Breizh-info.com : Pouvez vous vous présenter à nos lecteurs ?

Stéphanie Gibaud : En 2008, suite à une perquisition dans le bureau du Directeur Général d’UBS France, ma supérieure hiérarchique m’a demandé de détruire une partie de mes données informatiques puis mes archives « papier ». J’ai été interpellée par la perquisition sur laquelle aucun élément ne m’a été communiqué. Je voyais que l’on m’en voulait, que l’on cherchait à se débarrasser de moi et je ne comprenais pas le lien entre la perquisition et mon métier. Depuis presque 10 ans, j’étais responsable RP (Relations Publiques), je m’occupais essentiellement des plateformes événementielles où étaient conviés les clients et les prospects de la banque.

+--

» Travail demandé
a) Répondez à chacune de ces questions sur l'entretien avec Stéphanie Gibaud :
(i) En quelle année a eu lieu la perquisition ?
(ii) Dans quel bureau s'est-elle déroulée ?
(iii) Depuis combien de temps Stéphanie Gibaud était-elle responsable RP ?
b) Rédigez la suite de l'entretien avec Stéphanie Gibaud en repartant de sa dernière phrase.

» Matériel recueilli
+--

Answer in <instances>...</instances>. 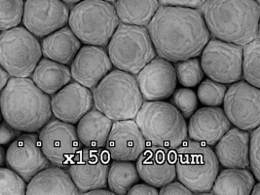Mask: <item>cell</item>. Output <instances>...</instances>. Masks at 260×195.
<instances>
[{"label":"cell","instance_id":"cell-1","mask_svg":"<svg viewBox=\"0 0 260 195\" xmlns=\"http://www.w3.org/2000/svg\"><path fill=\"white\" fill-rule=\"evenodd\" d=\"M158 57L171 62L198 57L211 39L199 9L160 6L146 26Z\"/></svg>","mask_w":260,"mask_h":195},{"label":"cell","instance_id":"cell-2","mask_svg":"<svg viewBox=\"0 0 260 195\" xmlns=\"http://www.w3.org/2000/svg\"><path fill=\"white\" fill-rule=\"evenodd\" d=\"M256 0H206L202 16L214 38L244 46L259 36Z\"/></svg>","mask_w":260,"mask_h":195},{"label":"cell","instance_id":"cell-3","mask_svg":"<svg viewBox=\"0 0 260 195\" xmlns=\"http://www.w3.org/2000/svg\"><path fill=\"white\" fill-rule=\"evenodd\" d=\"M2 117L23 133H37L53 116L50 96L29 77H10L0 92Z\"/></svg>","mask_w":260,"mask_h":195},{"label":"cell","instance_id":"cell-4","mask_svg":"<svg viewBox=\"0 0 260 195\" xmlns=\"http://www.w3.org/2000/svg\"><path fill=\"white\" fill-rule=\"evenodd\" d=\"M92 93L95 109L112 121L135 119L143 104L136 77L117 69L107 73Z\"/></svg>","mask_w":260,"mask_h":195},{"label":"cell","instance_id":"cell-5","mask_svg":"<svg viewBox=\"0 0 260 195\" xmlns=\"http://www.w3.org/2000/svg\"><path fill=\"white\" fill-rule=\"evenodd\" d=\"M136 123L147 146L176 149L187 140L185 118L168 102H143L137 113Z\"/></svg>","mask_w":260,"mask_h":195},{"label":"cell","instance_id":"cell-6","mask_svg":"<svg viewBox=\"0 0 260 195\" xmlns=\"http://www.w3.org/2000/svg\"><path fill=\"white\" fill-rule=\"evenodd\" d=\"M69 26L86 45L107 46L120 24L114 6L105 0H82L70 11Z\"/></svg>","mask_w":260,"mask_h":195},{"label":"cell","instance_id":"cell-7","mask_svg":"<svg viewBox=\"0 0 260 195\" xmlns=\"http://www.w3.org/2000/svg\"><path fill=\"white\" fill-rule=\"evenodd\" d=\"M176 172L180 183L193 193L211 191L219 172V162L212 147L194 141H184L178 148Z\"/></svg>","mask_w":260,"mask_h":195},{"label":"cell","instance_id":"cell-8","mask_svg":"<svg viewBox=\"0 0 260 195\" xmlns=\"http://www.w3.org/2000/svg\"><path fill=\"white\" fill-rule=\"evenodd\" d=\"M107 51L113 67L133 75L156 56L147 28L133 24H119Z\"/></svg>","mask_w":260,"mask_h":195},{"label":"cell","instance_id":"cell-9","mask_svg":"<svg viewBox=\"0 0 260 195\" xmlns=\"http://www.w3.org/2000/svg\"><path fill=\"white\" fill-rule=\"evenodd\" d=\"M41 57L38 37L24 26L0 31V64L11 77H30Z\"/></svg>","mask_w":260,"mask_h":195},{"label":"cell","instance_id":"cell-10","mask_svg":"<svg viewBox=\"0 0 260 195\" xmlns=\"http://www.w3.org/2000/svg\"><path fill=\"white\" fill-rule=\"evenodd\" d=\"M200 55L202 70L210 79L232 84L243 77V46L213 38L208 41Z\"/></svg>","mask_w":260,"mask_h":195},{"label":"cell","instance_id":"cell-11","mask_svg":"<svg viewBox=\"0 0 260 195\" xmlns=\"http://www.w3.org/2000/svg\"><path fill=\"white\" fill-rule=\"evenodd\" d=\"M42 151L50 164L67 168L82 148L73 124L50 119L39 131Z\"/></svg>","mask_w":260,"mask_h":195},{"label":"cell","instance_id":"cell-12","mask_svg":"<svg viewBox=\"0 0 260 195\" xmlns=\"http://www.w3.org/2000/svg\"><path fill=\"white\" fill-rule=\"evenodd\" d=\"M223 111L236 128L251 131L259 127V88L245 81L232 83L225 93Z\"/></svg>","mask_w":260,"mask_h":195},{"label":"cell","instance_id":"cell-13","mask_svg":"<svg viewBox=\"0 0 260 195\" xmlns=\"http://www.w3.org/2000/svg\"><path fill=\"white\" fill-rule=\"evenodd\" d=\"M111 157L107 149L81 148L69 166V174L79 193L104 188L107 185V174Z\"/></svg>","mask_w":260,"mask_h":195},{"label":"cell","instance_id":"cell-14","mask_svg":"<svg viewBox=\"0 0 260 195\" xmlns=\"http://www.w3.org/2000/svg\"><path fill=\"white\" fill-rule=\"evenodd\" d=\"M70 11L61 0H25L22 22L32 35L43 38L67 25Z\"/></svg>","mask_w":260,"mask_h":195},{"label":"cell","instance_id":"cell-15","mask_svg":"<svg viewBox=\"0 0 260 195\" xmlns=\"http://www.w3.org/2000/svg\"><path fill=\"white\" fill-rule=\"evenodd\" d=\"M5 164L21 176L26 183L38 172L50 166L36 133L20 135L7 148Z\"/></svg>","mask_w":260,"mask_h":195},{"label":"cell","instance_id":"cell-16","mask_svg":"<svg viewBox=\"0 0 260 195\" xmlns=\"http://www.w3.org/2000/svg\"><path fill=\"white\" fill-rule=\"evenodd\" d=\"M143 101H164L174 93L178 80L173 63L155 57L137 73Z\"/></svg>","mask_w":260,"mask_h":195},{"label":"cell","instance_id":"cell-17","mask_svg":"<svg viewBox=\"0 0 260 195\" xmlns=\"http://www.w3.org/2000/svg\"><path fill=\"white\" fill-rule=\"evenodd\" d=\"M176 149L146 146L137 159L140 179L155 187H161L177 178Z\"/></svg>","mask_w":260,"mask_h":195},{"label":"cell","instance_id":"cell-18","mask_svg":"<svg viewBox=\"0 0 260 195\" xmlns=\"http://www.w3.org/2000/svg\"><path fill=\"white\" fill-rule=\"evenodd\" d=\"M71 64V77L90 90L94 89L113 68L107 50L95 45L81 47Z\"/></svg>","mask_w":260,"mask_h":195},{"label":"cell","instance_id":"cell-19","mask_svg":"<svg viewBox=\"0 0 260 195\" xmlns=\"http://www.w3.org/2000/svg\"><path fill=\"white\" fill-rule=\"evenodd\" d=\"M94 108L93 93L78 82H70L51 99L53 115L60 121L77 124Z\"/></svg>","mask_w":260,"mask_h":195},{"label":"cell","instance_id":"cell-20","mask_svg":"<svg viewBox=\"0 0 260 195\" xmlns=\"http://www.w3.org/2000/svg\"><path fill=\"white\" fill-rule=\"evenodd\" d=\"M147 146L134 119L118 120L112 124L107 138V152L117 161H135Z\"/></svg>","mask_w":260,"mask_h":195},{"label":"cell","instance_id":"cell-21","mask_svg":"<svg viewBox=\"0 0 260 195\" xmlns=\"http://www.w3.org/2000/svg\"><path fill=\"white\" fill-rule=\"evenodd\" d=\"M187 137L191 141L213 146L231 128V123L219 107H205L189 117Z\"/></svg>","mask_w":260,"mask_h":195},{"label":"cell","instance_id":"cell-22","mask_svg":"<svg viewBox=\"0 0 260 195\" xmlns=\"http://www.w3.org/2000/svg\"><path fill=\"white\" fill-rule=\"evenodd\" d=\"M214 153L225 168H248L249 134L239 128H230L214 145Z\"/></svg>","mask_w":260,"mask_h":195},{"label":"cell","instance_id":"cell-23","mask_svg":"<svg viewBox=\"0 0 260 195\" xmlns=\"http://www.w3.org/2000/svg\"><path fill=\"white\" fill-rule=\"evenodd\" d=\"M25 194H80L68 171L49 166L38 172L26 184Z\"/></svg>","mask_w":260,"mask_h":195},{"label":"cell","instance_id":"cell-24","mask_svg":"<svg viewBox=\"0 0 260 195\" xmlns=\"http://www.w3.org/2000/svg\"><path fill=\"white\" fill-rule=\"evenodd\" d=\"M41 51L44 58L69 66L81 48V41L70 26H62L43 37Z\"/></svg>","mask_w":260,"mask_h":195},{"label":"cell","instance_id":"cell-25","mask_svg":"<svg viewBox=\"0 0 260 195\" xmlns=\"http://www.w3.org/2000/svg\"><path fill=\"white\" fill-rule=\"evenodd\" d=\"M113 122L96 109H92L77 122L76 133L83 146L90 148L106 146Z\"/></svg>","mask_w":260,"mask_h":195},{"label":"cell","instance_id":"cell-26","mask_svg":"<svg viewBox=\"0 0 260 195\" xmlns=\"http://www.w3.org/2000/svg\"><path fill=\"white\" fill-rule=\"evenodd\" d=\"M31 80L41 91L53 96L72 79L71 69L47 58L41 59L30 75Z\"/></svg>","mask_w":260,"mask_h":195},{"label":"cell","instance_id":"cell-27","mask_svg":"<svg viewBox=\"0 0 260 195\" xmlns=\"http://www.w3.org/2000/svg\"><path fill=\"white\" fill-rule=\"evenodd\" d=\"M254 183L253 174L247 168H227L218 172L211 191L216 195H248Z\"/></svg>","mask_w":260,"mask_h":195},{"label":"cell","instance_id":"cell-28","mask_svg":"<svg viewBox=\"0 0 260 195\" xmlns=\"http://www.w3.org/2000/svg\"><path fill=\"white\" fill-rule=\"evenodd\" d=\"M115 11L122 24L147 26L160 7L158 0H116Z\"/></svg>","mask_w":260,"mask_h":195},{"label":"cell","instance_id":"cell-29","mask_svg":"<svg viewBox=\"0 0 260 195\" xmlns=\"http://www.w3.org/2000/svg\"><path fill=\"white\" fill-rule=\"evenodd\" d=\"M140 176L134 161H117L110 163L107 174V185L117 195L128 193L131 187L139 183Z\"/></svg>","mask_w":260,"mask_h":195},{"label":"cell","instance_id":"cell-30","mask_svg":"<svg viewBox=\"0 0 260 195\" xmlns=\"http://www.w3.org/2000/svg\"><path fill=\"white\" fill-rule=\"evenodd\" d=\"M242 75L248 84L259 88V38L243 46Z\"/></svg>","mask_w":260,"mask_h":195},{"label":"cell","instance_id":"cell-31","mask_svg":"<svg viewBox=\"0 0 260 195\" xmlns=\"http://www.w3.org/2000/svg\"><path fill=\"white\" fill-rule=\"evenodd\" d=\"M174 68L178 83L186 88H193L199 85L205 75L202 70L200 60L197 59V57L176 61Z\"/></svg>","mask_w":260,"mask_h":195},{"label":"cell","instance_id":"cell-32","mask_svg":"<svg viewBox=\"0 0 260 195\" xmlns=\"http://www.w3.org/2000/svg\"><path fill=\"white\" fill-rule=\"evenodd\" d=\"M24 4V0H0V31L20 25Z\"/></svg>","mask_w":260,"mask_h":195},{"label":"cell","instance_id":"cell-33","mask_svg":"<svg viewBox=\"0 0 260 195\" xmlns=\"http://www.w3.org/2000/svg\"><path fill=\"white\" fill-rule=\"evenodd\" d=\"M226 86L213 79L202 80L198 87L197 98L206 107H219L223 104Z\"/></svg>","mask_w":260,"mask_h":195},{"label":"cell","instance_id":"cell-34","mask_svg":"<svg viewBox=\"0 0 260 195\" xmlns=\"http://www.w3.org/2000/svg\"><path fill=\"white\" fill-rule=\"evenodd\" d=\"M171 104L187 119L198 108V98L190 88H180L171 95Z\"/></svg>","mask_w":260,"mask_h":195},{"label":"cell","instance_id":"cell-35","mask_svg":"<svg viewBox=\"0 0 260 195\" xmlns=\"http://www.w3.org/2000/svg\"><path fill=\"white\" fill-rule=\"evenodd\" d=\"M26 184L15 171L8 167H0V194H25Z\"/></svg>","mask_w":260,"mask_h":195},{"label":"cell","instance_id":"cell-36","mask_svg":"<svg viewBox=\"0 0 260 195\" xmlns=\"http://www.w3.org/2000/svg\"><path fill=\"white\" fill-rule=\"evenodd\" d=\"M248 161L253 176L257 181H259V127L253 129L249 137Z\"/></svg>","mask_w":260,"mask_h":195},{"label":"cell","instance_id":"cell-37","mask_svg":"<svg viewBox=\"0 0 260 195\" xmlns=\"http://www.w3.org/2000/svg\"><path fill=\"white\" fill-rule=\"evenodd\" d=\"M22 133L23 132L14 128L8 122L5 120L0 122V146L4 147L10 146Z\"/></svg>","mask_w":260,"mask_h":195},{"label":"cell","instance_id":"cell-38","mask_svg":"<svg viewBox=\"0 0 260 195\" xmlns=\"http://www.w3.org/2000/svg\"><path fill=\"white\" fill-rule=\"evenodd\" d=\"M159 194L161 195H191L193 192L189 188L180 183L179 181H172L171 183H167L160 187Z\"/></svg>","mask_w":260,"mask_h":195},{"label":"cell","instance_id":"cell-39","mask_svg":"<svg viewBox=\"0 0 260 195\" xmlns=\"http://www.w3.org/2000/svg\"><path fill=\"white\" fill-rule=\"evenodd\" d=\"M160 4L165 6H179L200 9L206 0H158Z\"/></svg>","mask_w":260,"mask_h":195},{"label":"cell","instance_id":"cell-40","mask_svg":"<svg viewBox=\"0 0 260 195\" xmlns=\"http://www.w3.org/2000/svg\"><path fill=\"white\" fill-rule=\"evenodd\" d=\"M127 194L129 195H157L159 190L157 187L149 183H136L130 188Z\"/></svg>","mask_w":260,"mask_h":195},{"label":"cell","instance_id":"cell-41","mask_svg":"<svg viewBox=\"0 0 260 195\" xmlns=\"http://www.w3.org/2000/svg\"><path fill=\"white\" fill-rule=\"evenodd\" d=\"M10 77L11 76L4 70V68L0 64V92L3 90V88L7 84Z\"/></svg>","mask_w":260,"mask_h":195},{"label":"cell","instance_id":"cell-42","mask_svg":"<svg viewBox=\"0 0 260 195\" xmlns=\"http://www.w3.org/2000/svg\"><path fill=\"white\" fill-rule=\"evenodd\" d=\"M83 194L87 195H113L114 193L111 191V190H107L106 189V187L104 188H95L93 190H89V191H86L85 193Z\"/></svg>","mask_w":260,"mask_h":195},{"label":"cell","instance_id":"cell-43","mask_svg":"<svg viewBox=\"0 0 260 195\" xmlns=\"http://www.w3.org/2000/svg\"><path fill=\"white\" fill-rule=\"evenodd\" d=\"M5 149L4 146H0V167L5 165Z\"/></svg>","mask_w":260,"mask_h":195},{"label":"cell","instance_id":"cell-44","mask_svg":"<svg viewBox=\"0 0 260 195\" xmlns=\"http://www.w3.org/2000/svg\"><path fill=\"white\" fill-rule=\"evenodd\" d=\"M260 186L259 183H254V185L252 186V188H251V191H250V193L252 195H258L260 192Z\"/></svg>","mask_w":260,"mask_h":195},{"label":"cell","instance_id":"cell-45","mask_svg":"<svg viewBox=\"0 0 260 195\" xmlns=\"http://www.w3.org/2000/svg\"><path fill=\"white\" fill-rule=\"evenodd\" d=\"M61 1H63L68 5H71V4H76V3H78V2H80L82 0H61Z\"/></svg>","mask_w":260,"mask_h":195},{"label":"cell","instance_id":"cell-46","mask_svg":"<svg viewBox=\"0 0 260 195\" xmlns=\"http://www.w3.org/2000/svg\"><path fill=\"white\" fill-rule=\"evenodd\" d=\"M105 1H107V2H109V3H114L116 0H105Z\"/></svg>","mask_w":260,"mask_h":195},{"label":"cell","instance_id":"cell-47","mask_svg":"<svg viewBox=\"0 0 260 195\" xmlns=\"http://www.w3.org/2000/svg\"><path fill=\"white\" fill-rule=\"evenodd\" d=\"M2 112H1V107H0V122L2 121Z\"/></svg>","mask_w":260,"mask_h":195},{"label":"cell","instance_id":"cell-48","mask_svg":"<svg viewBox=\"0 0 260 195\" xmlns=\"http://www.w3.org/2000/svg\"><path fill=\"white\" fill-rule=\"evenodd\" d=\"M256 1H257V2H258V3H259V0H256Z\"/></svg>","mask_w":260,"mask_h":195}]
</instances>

+--

» Corrigé de l'exercice
a)
(i) La perquisition a eu lieu en 2008.
(ii) Elle s'est déroulée dans le bureau du Directeur Général d'UBS France.
(iii) Elle était responsable RP depuis presque 10 ans.

b)
Dans mes fichiers étaient notés les noms des invités, quelques informations confidentielles les concernant et notamment le nom de leur banquier en France et/ ou en Suisse. C’est cet élément qui posait (pose) un problème à UBS puisque je me suis rapprochée de certains de mes collègues banquiers qui m’ont expliqué qu’on leur demandait de travailler main dans la main avec les banquiers suisses, luxembourgeois ; ils m’ont appris que les bonus des banquiers français qui respectaient le code de déontologie étaient inférieurs à ceux qui aidaient ou encourageaient leurs clients à ouvrir des comptes offshore ; enfin j’ai appris que ces opérations offshore n’entraient pas dans la comptabilité officielle d’UBS France, elles étaient tenues à la main dans un carnet appelé « Carnet du Lait » au crayon papier. Tout cela a fait l’objet de la plainte que j’ai déposée contre la maison mère UBS en Suisse avec la complicité d’UBS France.

Breizh-info.com : Que s’est il passé lors de votre passage chez UBS France ? Pourquoi avez vous été licenciée ?

Stéphanie Gibaud : J’ai été placardisée, isolée, harcelée chez UBS lorsque j’ai refusé d’obtempérer et lorsque j’ai posé des questions à mes DRH, président, directeur Général, directeur juridique etc. Puis j’ai été dégradée. J’en ai fait une dépression. Mes missions ont même été confiées à une autre collaboratrice de la banque qui n’avait pas mes compétences. Je vous suggère d’écouter ceci qui résume tout à fait la situation :

Breizh-info.com : Est-il possible d’estimer le poids de l’évasion fiscale en France ? Pourquoi est-ce une pratique qui vous choque ?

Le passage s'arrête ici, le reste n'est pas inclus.